[Task to carry out] Your task is to copy each line of the records that includes the string "Fraction".

[Dataset entries]
---*---

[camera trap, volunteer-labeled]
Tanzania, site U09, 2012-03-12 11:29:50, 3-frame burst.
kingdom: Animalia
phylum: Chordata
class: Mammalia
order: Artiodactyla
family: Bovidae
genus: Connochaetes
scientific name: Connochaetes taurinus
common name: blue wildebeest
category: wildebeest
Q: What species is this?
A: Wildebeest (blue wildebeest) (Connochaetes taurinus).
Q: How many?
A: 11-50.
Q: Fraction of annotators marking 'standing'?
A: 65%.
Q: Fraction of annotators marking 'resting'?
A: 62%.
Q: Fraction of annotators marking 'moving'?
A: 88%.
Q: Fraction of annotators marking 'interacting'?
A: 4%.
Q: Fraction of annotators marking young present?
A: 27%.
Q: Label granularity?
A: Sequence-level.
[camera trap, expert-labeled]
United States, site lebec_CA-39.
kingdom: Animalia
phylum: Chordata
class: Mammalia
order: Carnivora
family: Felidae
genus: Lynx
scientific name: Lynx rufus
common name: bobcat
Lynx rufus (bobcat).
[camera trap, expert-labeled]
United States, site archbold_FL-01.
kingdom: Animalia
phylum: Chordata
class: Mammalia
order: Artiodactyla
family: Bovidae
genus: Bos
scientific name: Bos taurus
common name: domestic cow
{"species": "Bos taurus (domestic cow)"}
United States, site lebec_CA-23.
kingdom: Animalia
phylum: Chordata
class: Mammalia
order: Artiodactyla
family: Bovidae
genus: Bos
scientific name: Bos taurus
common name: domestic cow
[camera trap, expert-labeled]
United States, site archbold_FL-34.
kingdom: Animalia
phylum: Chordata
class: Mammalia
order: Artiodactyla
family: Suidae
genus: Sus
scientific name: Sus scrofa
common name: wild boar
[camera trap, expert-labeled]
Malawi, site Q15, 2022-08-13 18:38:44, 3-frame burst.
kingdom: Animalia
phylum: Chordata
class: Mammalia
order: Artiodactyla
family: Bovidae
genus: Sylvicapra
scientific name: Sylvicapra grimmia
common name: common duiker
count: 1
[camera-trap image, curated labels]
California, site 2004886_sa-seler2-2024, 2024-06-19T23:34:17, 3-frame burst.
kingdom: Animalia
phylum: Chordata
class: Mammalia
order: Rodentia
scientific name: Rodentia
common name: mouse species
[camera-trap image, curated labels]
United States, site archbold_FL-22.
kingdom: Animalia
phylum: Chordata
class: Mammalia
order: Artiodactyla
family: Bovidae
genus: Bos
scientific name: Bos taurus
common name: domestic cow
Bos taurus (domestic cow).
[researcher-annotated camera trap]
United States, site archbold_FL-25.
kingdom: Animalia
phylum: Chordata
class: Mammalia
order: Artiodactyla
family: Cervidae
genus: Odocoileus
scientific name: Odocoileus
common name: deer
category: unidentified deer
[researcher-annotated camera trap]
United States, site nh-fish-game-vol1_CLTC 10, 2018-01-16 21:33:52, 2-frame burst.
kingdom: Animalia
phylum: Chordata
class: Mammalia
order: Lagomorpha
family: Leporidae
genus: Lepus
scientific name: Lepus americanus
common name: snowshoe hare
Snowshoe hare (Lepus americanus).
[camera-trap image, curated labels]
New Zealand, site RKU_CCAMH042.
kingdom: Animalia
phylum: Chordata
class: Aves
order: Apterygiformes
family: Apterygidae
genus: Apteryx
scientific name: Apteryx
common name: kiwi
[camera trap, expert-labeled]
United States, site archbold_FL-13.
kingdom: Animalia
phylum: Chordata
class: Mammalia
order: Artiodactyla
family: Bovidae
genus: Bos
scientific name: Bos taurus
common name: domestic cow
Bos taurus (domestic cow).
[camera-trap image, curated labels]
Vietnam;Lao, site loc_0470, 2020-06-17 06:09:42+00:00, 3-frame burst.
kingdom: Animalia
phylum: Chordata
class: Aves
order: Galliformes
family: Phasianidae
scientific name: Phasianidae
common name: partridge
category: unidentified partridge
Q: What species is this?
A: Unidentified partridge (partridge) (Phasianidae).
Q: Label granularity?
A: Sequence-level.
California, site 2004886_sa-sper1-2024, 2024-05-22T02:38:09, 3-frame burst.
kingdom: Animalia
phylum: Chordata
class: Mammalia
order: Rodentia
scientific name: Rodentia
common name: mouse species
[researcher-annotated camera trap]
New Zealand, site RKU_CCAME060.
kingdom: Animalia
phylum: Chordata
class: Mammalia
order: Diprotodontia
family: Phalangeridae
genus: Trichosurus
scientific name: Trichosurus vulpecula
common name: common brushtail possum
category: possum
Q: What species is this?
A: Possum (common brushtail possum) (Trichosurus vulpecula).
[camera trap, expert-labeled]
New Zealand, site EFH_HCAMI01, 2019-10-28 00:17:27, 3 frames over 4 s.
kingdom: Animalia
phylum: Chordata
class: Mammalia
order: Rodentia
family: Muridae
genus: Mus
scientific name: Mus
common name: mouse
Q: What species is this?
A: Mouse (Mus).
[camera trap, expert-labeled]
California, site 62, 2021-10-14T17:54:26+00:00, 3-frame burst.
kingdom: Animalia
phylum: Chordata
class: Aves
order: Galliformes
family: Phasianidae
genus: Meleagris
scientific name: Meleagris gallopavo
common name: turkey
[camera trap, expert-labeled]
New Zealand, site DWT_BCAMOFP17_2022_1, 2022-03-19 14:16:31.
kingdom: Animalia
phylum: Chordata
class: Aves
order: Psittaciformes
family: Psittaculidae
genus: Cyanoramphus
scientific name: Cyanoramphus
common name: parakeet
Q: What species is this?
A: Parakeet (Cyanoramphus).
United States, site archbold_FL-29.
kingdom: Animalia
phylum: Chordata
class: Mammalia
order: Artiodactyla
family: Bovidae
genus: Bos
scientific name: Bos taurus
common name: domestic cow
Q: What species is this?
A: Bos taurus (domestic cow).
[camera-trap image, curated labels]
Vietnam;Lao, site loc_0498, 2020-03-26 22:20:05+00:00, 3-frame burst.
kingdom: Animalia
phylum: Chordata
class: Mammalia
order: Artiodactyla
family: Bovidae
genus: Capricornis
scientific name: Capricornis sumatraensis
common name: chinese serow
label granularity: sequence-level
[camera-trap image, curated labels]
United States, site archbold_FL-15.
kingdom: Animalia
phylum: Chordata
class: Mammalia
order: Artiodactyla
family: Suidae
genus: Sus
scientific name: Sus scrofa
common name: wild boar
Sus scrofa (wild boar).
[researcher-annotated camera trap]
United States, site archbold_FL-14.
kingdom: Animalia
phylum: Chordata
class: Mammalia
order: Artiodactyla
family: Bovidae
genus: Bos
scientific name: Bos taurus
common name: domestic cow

---*---

[Response to this exercise]
Q: Fraction of annotators marking 'standing'?
Q: Fraction of annotators marking 'resting'?
Q: Fraction of annotators marking 'moving'?
Q: Fraction of annotators marking 'interacting'?
Q: Fraction of annotators marking young present?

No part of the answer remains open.